First, you’ll want to look at the development environment. If the code is written in FORTRAN, use OpenMP. TBB works only for C++, and makes heavy use of templates. If the code is C, or you are not comfortable with templates, your choice is narrowed to Cilk Plus or OpenMP. If you need parallelism with non-Cilk Plus enabled compilers, your choice is narrowed to OpenMP or TBB. If you need parallelism in C++ with compilers that do not support Cilk Plus or OpenMP, then TBB is the way to go, because it does not require compiler support.

If the code makes heavy use of recursion, then Cilk Plus or TBB is likely a better fit than OpenMP. Cilk Plus has particularly low cost “spawning”, so it’s a particularly good fit for highly recursive code where the base cases cannot be forced to be large chunks. If the code is C++, it’s likely that TBB is the best fit. TBB matches especially well with the code that is highly object oriented, and makes heavy use of C++ templates and user defined types. If the code is written in C or FORTRAN, OpenMP may be the better solution because it fits better than TBB into a structured coding style and for simple cases, it introduces less coding overhead. TBB and native threads don’t require specific compiler support; OpenMP and Cilk do.

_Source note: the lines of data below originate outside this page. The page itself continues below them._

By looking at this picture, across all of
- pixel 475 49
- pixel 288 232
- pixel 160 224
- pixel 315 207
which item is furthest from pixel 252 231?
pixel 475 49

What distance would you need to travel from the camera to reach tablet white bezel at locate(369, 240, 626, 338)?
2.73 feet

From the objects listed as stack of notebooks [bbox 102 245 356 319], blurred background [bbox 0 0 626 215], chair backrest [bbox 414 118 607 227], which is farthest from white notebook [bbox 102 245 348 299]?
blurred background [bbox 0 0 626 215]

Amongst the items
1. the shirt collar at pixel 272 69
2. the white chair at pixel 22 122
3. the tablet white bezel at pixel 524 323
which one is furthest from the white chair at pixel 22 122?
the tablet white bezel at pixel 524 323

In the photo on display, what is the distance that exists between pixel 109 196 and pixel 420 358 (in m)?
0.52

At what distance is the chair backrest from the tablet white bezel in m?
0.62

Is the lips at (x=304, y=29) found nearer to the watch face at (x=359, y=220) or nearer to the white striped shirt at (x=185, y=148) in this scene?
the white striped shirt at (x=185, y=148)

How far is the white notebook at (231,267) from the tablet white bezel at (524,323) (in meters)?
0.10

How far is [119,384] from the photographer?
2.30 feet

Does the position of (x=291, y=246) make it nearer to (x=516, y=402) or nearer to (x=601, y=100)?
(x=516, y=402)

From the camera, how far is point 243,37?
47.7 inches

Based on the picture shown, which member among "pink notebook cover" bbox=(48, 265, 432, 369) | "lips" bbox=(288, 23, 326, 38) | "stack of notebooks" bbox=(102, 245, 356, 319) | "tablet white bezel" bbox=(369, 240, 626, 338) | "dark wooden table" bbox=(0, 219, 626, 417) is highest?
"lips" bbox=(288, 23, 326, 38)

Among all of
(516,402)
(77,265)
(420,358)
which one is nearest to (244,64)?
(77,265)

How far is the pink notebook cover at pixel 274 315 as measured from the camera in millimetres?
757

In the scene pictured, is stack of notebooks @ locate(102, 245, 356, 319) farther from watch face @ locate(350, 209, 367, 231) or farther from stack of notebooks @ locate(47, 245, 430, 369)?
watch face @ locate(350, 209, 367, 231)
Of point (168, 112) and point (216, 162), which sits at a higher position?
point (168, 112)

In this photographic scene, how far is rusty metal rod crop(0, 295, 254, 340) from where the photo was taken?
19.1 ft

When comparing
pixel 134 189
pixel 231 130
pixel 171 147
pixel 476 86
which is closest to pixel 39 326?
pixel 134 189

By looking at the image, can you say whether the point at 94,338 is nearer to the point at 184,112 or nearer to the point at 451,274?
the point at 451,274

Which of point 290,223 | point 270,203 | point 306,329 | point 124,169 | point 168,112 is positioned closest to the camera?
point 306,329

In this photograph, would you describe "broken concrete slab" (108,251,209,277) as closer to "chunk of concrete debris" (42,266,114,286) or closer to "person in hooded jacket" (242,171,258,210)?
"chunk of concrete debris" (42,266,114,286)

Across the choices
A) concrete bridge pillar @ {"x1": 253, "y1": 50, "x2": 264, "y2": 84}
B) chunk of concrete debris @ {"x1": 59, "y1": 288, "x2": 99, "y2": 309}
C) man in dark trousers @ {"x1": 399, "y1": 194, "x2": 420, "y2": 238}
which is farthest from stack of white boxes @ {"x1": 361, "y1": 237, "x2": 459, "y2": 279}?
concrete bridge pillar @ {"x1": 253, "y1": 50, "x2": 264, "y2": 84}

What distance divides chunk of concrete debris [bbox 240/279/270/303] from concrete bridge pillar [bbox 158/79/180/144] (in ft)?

How much are you willing to make your code stray from plain serial code? If you use Cilk Plus without array notation, then the code still looks like serial code with some markup. In contrast, conversion to TBB will require restructuring certain parts to fit the TBB templates.

Next, look at what you want to make parallel. Use OpenMP if the parallelism is primarily for bounded loops over built-in types, or if it is flat do-loop centric parallelism. OpenMP works especially well with large and predictable data parallel problems. It can be very challenging to match OpenMP performance with Cilk Plus or TBB for such problems. It is seldom worth the effort to bother – just use OpenMP. Cilk Plus and TBB excels at less structured or consistent parallelism.

Consider using TBB if you need off-the-shelf patterns that go beyond loop-based and recursion-based parallelism, since TBB provides generic parallel patterns for parallel while-loops, data-flow pipeline models, parallel sort, and prefix-scan. However, many of these patterns can be coded in Cilk Plus too. See the book Structured Parallel Programming for examples.

How does Intel Cilk Plus compare with Boost threads?

With Intel Cilk Plus, we are attempting to address a problem that did not previously have an appropriate solution. We are not trying to replace Boost or to be a solely a thread wrapper. With tasks, we do look to abstract the developer from low level threading details. However, the true benefit of Intel Cilk Plus is in its ability to provide a scalable solution for multi-core hardware in a way that is easy for C and C++ developers to implement, as well as its ability to specify data parallelism.